▶ **STORED DATA**
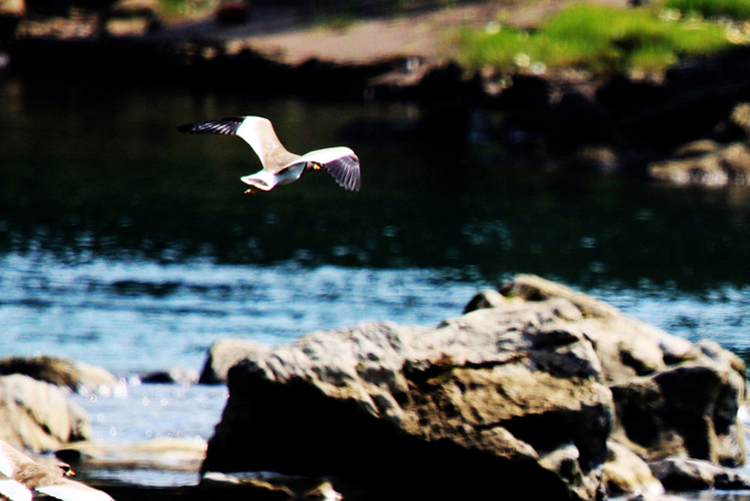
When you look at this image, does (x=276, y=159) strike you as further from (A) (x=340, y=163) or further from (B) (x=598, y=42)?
(B) (x=598, y=42)

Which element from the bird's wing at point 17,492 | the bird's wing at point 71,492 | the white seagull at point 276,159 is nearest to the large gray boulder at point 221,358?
the white seagull at point 276,159

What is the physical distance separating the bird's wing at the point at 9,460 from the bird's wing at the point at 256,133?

▶ **GIVEN REQUEST**
Can you put every line of the listing above into a numbered list, skipping the blank lines and leaving the pictures out?

▶ **THE OUTPUT**
1. When you look at this image, does (x=276, y=159) strike you as further from (A) (x=340, y=163) or further from (B) (x=598, y=42)?
2. (B) (x=598, y=42)
3. Which element from the bird's wing at point 17,492 | the bird's wing at point 71,492 | the white seagull at point 276,159 is nearest to the large gray boulder at point 221,358?
4. the white seagull at point 276,159
5. What is the physical distance separating the bird's wing at the point at 9,460 from the bird's wing at the point at 256,133?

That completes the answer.